Matrix products: default

locale: [1] LC_COLLATE=English_United States.utf8 LC_CTYPE=English_United States.utf8 LC_MONETARY=English_United States.utf8 [4] LC_NUMERIC=C LC_TIME=English_United States.utf8

attached base packages: [1] stats graphics grDevices utils datasets methods base

other attached packages: [1] Tplyr_1.1.0 admiral_0.8.3 magrittr_2.0.3

loaded via a namespace (and not attached): [1] rstudioapi_0.15.0 knitr_1.43 hms_1.1.3 tidyselect_1.2.0 timechange_0.2.0 R6_2.5.1 rlang_1.1.0
[8] fastmap_1.1.0 fansi_1.0.3 stringr_1.5.0 dplyr_1.1.2 tools_4.2.1 xfun_0.39 utf8_1.2.2
[15] cli_3.4.1 htmltools_0.5.5 yaml_2.3.7 assertthat_0.2.1 digest_0.6.29 tibble_3.2.1 lifecycle_1.0.3
[22] purrr_1.0.1 tidyr_1.3.0 vctrs_0.6.1 glue_1.6.2 evaluate_0.21 admiraldev_0.1.0 rmarkdown_2.23
[29] stringi_1.7.8 compiler_4.2.1 pillar_1.9.0 forcats_1.0.0 generics_0.1.3 lubridate_1.9.2 pkgconfig_2.0.3

mstackhouse commented 8 months ago

The fix for this is actually rather simple - I just want to be cautious of the potential consequences.

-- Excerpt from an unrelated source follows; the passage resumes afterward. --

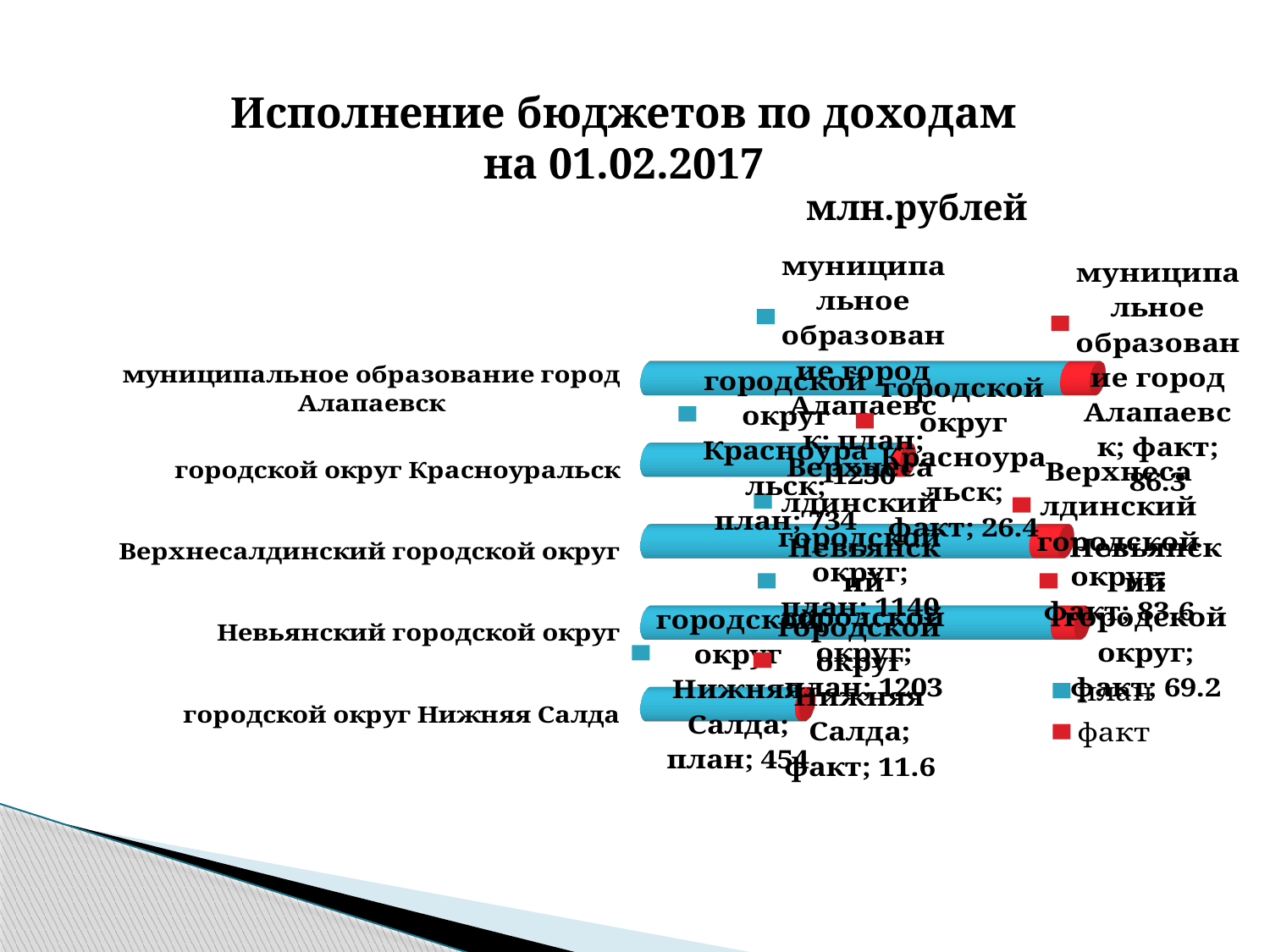
How many series does the legend list? 2 Which category has the highest план value? муниципальное образование город Алапаевск What is the план value for муниципальное образование город Алапаевск? 1230 Which is larger, the план value for Невьянский городской округ or the план value for Верхнесалдинский городской округ? Невьянский городской округ What kind of chart is shown on the slide? bar chart What is the факт value for городской округ Красноуральск? 26.4 What is the факт value for Невьянский городской округ? 69.2 How many categories are shown in the chart? 5 Which category has the lowest факт value? городской округ Нижняя Салда What is the план value for городской округ Нижняя Салда? 454 What is the difference between the план and факт values for городской округ Нижняя Салда? 442.4 What is the план value for Верхнесалдинский городской округ? 1140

The underlying issue is that the tplyr_table() environment doesn't inherit from global, as can be seen here. If I set the parent of the Tplyr table to the global environment, the unit test failures are rather minor and I think inconsequential.

In short this should be a easy fix we can put in the next wave but I want to exercise some caution.

Ok so I dug into this more and this is obscure. The actual reason the function can't be found is because the tplyr_table object is a child environment of a function run within the tplyr namespace. So the parent environment list looks like this:

> rlang::env_parents(t)
[[1]]   <env: 0x556593ec37a8>
[[2]] $ <env: namespace:Tplyr>
[[3]] $ <env: imports:Tplyr>
[[4]] $ <env: namespace:base>
[[5]] $ <env: global>

When you run within a separate dedicated environment like in the example, that environment is a child of global, so when it comes to visibility, the user defined function basically sits parallel to global.

I'm going to set this to won't fix, because I can't see a simple way to update it without risking some potentially really weird side effects. Rather, this is something I'd like to be more cognizant of when building tplyr2

yangwenghou123 commented 8 months ago

Thanks for the investigation. is there any suggestion for workaround except put objects into Global? I noticed function set_precision_data has the similar problem when data frame is created in a function.

tfunc <- function(){
  prec <- tibble::tribble(
    ~vs, ~max_int, ~max_dec,
    0,        1,        1,
    1,        2,        2
  )

  tplyr_table(mtcars, gear) %>%
    add_layer(
      group_desc(wt, by = vs) %>%
        set_format_strings(
          'Mean (SD)' = f_str('a.a+1 (a.a+2)', mean, sd)
        ) %>%
        set_precision_data(prec) %>%
        set_precision_on(wt)
    ) %>%
    build()
}

tfunc()
mstackhouse commented 8 months ago

Thank you! That example led me down the right path and this is actually not nearly the issue I thought it was. #161 is in as a fix.